As his writings gain traction and Socrates rises to power, Frederick is pulled from obscurity into influence. Yet beneath the promise of rational governance, something darker takes shape. Haunted by memory, drifting between imagined dialogues with philosophers and the fragile reality around him, Frederick becomes entangled in a system he helped legitimize. While the climate crisis intensifies and personal loss reshapes his perspective, he must confront the limits of intellect, the cost of detachment, and the danger of mistaking intelligence for wisdom.
Bleak, philosophical, and unsettlingly timely, this novel explores isolation, ideology, and the fragile boundary between reason and delusion in a world desperate for answers.
Discover the story and step into Frederick’s fractured world.
Excerpt from the book
Writing an autobiography is never easy, especially for someone who has lived such an uneventful life as I have. If you expect as much as a fairy tale or even a remotely interesting story, I encourage you to put down this book immediately before you have wasted enough time on it to sue its author (i.e. me). I can assure you that there is a clear correlation, not to say causation, between the consumption of this book and depression. And, yes, a further warning: I am not only a dull person but an equally dull writer. If you are looking for any sort of enjoyment, you will not find it here. However, if you – for whatever reason – are doing a study on the literary works that can be blamed for the current generation’s complete dissatisfaction with the written language, you have come to the right place.
I will now proceed with a bland description of the room where I lived for many years. The first phrase that comes to mind when describing my small chamber is “organised chaos”. It is one of those terms that all slightly messy people use to justify their mess, but in the case of the room on the attic floor, it was, for once, fitting. Even the casual observer would have noticed that there was indeed a system to the mess, although they would probably have struggled to explain how it worked, just like any person can recognise computer code without understanding it. But I was more than a casual observer of the chaos; I was its maker. Every distorted bookshelf was my creation, and every seemingly misplaced sheet of paper bore my signature.
One day, as I stood in the middle of the room thinking about my mess, I considered how the select few I had granted permission to see my home had always told me the same thing.
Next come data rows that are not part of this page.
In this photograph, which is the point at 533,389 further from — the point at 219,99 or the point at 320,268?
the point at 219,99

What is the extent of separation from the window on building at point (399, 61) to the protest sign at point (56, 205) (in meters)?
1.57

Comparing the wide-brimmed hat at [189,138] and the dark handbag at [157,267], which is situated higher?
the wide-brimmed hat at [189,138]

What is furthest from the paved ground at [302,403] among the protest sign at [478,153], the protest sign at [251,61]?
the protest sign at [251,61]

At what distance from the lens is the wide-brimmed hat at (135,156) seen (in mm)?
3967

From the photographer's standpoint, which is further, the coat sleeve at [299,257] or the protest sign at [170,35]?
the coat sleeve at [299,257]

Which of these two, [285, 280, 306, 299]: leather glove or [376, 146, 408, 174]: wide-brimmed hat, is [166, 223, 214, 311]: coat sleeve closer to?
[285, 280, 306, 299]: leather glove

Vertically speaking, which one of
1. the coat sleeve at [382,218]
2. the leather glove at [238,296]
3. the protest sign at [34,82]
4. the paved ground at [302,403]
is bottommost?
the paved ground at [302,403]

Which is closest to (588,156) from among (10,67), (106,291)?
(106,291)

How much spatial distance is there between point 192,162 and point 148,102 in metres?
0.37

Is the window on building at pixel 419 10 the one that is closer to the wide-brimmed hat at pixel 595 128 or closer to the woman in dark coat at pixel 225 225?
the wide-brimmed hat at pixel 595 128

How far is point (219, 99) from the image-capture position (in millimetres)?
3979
All of them described it as a maze of confusion, which I never understood. Instead, I believed that the true confusion lay outside, in the too-perfectly paved boulevards and the carefully painted house façades. In many respects, the urban landscape – starting with the street outside the building – largely resembles the modern man. Only the maintenance of the façade really concerns us, and people care less about who they are and more about how they are perceived. This is, although most people fail to notice it, a very Hegelian worldview where thinking determines reality.
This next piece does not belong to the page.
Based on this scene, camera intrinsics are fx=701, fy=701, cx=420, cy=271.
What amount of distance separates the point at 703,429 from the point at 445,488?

As a result, the vast majority of people live in a dreamland where positive thinking is the best medicine. Obviously, this outlook is unsustainable and bound to be overwhelmed by a Freudian unconscious washing over us with negative thoughts, creating a bipolar mindset where one individual can go from praising the flowers of some god’s creation to declaring the end of humanity in a matter of minutes. These bipolar individuals also happen to be the same people who, every four or five years, are forced to go to the voting booth and choose a ballot based on their daily mood. Might as well throw a coin. Heads you win, tails you lose. Needless to say, I was struck by the absurdity of people seeing this as the superior political system.